Provided data:
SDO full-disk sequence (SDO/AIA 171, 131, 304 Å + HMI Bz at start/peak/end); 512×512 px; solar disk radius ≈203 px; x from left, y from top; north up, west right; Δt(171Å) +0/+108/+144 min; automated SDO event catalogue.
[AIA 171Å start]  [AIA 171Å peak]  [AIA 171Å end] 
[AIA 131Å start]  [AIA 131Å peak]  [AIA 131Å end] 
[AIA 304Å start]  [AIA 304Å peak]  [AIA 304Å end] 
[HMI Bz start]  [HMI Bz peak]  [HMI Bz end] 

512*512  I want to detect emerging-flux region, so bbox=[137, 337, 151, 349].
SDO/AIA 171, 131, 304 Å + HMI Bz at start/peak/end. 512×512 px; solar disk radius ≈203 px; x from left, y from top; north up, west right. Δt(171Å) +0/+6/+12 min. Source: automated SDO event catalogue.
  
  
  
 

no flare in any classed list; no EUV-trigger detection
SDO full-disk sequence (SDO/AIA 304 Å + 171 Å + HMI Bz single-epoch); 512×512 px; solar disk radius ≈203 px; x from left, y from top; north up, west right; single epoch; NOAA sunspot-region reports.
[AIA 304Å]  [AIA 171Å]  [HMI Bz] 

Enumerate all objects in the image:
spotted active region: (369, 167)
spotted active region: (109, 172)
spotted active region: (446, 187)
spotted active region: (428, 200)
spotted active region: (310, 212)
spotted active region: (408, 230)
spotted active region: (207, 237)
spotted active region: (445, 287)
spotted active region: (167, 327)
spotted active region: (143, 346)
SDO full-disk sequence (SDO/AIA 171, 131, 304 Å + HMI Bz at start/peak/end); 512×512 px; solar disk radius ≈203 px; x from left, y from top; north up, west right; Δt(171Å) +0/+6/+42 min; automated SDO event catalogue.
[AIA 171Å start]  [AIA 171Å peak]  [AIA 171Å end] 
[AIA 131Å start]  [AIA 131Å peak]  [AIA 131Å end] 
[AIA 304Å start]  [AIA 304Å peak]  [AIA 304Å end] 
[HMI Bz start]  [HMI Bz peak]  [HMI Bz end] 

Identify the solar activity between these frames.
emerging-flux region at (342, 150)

Goal of the exercise:
Please repeat the complete material exactly, with nothing omitted.

Response to this task:
SDO full-disk sequence (SDO/AIA 171, 131, 304 Å + HMI Bz at start/peak/end); 512×512 px; solar disk radius ≈203 px; x from left, y from top; north up, west right; Δt(171Å) +0/+108/+144 min; automated SDO event catalogue.
[AIA 171Å start]  [AIA 171Å peak]  [AIA 171Å end] 
[AIA 131Å start]  [AIA 131Å peak]  [AIA 131Å end] 
[AIA 304Å start]  [AIA 304Å peak]  [AIA 304Å end] 
[HMI Bz start]  [HMI Bz peak]  [HMI Bz end] 

512*512  I want to detect emerging-flux region, so bbox=[137, 337, 151, 349].
SDO/AIA 171, 131, 304 Å + HMI Bz at start/peak/end. 512×512 px; solar disk radius ≈203 px; x from left, y from top; north up, west right. Δt(171Å) +0/+6/+12 min. Source: automated SDO event catalogue.
  
  
  
 

no flare in any classed list; no EUV-trigger detection
SDO full-disk sequence (SDO/AIA 304 Å + 171 Å + HMI Bz single-epoch); 512×512 px; solar disk radius ≈203 px; x from left, y from top; north up, west right; single epoch; NOAA sunspot-region reports.
[AIA 304Å]  [AIA 171Å]  [HMI Bz] 

Enumerate all objects in the image:
spotted active region: (369, 167)
spotted active region: (109, 172)
spotted active region: (446, 187)
spotted active region: (428, 200)
spotted active region: (310, 212)
spotted active region: (408, 230)
spotted active region: (207, 237)
spotted active region: (445, 287)
spotted active region: (167, 327)
spotted active region: (143, 346)
SDO full-disk sequence (SDO/AIA 171, 131, 304 Å + HMI Bz at start/peak/end); 512×512 px; solar disk radius ≈203 px; x from left, y from top; north up, west right; Δt(171Å) +0/+6/+42 min; automated SDO event catalogue.
[AIA 171Å start]  [AIA 171Å peak]  [AIA 171Å end] 
[AIA 131Å start]  [AIA 131Å peak]  [AIA 131Å end] 
[AIA 304Å start]  [AIA 304Å peak]  [AIA 304Å end] 
[HMI Bz start]  [HMI Bz peak]  [HMI Bz end] 

Identify the solar activity between these frames.
emerging-flux region at (342, 150)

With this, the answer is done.